* EXTRACT *
4) A New Stadium: Only if it is Downtown next to Petco Park or at the Sports Arena site.

5) A New City Hall: I don’t think we need one new City Hall. I think that City Hall should be spread out. It should be accomplished by purchasing and retrofitting many Class B historic buildings running along Broadway including, but not limited to: The California Theatre, the old Bank of America Building, the Old Security Pacific Bank Building, the Lions Building, the Spreckles Theatre and the old Courthouse.

6) An Expanded Convention Center

A New Central Library: Not at all

A Performing Arts Center: Not at all, unless they used the Balboa Theatre and took down that God awful Sam Goody building that blocks the Balboa Theatre from Horton Plaza.

* AIM 1 *
Name the historic buildings that the extract lists for purchase and retrofitting to house City Hall.

* Stored entries *
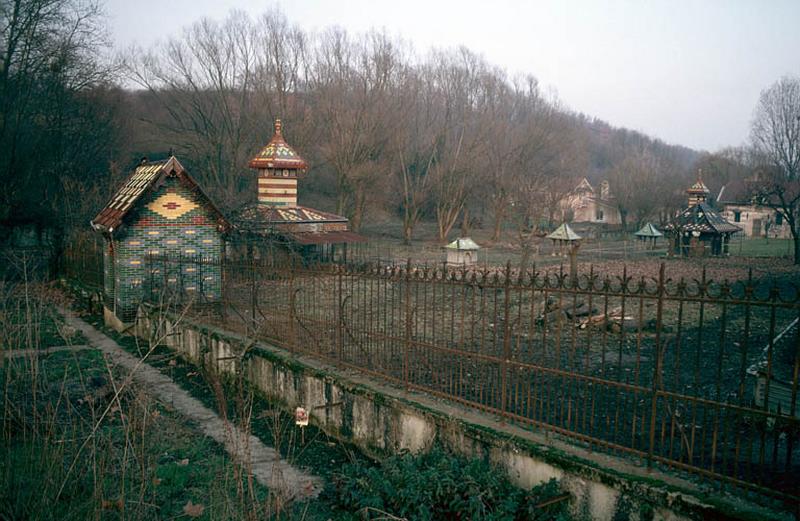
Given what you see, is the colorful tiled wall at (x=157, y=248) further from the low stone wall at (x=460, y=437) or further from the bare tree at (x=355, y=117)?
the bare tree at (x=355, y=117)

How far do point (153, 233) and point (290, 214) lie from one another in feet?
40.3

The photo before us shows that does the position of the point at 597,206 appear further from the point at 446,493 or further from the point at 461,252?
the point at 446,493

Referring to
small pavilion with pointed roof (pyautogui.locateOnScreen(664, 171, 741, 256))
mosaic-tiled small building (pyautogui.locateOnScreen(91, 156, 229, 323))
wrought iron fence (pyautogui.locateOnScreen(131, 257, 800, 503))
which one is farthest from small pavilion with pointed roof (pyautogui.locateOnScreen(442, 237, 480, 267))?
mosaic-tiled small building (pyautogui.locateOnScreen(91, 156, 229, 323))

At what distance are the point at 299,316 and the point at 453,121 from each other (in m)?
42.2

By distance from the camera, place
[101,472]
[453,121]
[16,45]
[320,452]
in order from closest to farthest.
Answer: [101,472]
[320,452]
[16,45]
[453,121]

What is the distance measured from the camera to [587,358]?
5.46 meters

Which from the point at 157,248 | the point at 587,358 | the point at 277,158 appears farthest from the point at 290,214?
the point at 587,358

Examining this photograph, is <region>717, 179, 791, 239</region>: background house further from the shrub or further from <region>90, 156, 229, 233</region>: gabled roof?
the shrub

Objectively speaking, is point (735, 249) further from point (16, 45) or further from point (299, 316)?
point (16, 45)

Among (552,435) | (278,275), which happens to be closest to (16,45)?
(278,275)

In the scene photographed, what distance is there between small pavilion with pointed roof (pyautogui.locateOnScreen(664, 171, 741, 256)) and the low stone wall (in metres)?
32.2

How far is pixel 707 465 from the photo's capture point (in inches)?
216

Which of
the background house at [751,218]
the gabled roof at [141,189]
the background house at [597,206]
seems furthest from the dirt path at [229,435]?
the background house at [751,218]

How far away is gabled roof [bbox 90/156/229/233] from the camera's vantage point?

* AIM 2 *
Report every line of the entries that contains the word "wall".

* CORRECT RESULT 1 *
The California Theatre, the old Bank of America Building, the Old Security Pacific Bank Building, the Lions Building, the Spreckles Theatre, and the old Courthouse.

* CORRECT RESULT 2 *
Given what you see, is the colorful tiled wall at (x=157, y=248) further from the low stone wall at (x=460, y=437) or further from the bare tree at (x=355, y=117)?
In the scene photographed, what distance is there between small pavilion with pointed roof (pyautogui.locateOnScreen(664, 171, 741, 256)) and the low stone wall (in metres)?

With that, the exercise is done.